Material for the task>
::::
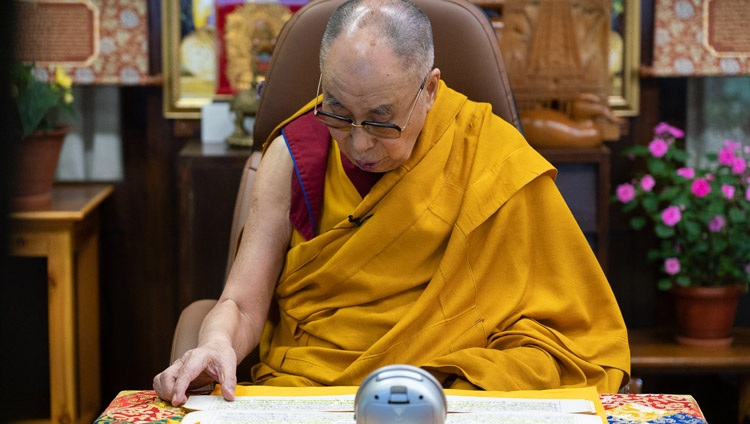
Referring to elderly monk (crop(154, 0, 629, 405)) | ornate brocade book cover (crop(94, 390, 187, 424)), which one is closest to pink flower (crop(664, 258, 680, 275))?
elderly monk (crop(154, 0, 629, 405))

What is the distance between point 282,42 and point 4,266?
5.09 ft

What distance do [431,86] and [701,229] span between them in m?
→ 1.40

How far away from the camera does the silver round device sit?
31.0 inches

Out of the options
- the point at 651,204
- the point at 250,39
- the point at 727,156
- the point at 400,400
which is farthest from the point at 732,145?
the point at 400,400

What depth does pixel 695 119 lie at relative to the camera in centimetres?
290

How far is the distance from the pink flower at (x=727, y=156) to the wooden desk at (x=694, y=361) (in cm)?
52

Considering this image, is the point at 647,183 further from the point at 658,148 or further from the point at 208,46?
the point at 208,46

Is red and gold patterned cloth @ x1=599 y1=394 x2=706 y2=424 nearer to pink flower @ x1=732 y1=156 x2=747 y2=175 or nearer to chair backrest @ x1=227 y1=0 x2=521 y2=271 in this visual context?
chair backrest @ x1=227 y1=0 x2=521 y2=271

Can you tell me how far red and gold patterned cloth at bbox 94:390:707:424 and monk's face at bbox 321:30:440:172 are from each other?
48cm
::::
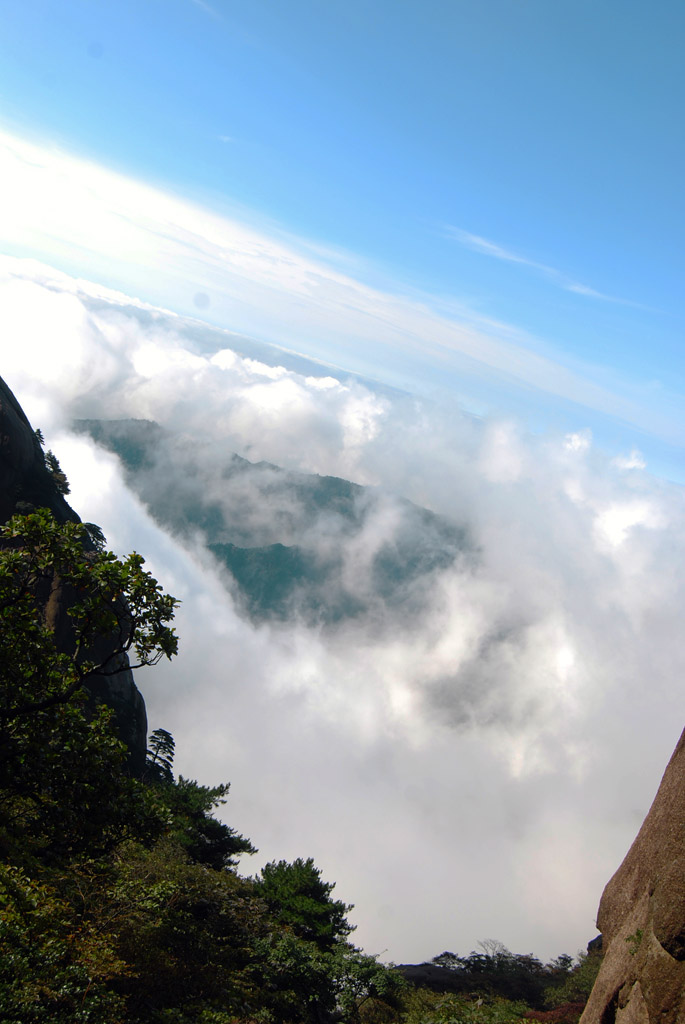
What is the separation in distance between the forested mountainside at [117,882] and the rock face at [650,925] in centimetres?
::::
Work instructions> Count the lines of the items above that contain the string "gold" and give only that number.

Reply to the task> 2